Questions about scenes shown in images
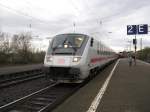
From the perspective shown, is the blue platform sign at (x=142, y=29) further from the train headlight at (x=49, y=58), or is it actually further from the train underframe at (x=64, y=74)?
the train underframe at (x=64, y=74)

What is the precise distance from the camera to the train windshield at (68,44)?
47.3 ft

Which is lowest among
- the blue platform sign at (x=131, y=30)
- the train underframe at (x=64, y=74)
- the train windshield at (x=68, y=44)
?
the train underframe at (x=64, y=74)

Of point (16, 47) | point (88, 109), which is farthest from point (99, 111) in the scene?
point (16, 47)

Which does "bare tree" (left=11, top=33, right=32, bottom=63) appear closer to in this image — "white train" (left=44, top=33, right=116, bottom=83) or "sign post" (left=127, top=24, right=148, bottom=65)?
"sign post" (left=127, top=24, right=148, bottom=65)

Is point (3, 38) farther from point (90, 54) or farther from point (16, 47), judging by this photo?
point (90, 54)

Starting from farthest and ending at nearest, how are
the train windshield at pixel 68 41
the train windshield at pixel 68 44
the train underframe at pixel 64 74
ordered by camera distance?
the train windshield at pixel 68 41
the train windshield at pixel 68 44
the train underframe at pixel 64 74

What is required: Pick out each line of the items that contains the word "this", and copy those lines in full.

Solution to the exercise:
Which does "bare tree" (left=11, top=33, right=32, bottom=63) appear closer to in this image — "white train" (left=44, top=33, right=116, bottom=83) or "sign post" (left=127, top=24, right=148, bottom=65)?
Is point (3, 38) farther from point (90, 54) or farther from point (16, 47), judging by this photo?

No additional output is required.